--- EXERCISE INPUTS ---

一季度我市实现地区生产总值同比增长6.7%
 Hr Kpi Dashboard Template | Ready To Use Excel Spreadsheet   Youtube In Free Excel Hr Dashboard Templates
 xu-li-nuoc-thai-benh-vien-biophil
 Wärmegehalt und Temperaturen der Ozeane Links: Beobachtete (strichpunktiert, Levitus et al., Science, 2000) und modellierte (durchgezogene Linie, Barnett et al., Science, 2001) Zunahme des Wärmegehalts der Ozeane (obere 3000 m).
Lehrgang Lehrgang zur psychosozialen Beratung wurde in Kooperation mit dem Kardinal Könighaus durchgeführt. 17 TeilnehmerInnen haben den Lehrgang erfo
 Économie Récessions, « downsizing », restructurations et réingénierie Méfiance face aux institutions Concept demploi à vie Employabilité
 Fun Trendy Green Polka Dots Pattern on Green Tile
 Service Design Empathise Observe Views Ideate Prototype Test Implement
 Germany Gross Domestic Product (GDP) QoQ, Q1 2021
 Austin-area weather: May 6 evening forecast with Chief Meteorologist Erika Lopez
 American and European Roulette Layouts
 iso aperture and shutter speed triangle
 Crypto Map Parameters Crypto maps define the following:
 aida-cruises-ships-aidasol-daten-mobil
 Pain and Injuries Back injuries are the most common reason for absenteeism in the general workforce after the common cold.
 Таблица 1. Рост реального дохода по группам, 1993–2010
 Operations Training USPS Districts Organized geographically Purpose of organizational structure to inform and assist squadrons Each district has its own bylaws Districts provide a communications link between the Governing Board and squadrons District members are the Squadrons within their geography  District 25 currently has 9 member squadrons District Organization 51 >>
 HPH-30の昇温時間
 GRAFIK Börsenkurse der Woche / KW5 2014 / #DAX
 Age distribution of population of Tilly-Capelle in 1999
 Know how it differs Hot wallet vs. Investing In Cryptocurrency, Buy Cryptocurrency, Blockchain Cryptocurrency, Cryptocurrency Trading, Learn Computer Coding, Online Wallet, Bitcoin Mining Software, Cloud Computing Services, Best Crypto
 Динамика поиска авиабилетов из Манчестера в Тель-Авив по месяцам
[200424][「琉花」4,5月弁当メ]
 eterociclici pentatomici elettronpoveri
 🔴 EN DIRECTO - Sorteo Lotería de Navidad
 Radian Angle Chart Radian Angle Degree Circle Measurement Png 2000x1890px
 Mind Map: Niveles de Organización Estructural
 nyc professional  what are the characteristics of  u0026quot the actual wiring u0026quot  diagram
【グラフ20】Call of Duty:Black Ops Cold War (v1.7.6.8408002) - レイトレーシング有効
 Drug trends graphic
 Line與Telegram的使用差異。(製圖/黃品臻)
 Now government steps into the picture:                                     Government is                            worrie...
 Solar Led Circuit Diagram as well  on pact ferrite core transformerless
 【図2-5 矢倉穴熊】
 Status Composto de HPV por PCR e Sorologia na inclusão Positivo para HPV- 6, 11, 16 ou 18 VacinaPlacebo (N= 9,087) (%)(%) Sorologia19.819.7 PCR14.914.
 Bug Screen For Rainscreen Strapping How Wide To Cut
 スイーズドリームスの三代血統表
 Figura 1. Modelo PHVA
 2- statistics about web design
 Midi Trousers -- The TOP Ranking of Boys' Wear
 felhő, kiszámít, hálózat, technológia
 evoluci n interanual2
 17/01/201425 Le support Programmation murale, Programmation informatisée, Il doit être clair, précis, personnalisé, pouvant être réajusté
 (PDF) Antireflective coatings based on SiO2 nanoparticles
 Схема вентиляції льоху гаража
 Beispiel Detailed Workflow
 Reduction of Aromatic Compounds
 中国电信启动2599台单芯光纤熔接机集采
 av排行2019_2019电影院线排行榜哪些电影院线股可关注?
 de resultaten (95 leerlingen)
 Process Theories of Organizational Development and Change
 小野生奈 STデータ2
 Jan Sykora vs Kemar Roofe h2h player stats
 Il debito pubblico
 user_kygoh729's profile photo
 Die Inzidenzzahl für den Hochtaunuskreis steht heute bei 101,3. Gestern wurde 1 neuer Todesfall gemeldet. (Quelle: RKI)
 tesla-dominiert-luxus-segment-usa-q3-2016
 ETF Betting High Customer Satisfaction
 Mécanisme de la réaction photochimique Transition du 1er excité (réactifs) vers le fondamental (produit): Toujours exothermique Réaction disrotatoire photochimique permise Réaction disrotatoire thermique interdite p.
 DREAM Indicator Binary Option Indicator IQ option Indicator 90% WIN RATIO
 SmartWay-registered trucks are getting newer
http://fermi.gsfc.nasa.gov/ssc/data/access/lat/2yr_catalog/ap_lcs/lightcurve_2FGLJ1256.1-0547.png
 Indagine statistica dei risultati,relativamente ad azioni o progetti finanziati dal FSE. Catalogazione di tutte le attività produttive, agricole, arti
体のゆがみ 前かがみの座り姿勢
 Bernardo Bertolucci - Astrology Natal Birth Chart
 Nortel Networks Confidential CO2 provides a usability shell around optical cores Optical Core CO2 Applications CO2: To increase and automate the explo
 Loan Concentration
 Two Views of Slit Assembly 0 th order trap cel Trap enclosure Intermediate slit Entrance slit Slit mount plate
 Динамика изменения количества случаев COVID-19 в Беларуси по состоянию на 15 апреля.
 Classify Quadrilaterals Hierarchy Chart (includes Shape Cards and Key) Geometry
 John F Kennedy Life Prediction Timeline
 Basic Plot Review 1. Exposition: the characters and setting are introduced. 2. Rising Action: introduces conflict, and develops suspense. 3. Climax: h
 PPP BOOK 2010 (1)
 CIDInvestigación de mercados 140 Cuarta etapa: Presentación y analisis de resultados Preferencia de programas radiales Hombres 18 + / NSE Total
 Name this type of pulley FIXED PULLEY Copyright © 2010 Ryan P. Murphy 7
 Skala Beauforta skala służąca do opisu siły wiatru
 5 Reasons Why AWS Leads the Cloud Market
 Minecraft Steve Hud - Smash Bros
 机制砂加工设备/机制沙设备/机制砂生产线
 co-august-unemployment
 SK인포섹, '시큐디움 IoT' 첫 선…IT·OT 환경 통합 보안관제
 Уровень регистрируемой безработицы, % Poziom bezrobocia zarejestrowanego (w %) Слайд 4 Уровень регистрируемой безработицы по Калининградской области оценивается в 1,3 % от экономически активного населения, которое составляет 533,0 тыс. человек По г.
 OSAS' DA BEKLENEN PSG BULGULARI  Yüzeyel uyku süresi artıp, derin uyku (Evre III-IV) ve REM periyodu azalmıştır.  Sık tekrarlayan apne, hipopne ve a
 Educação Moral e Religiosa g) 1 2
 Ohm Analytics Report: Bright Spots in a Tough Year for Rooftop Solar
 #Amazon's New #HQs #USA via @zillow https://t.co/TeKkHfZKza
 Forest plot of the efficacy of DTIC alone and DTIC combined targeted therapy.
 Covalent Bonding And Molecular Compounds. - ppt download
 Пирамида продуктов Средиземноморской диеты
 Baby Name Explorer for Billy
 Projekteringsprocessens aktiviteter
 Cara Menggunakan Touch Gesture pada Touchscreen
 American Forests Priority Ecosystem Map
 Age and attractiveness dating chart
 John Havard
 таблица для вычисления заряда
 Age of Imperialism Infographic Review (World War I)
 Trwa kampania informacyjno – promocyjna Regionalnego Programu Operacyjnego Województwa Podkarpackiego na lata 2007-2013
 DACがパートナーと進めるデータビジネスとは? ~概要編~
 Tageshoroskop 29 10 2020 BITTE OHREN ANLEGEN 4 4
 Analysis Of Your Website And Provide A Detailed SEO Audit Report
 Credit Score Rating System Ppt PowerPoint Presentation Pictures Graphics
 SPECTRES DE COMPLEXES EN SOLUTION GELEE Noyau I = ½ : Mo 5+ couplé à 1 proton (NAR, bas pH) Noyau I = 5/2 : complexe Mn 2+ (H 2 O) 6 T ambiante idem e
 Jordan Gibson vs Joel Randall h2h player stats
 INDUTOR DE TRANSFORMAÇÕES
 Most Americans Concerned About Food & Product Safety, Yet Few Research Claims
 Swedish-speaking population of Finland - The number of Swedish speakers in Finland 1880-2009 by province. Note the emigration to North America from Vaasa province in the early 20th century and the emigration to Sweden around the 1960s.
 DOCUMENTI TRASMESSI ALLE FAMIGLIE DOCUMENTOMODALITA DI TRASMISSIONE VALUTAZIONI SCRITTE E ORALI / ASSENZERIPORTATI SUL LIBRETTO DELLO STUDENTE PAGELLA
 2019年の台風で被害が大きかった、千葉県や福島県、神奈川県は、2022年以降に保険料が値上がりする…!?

---

Show each line of the material above where "John" occurs.

FINAL ANSWER:
 John F Kennedy Life Prediction Timeline
 John Havard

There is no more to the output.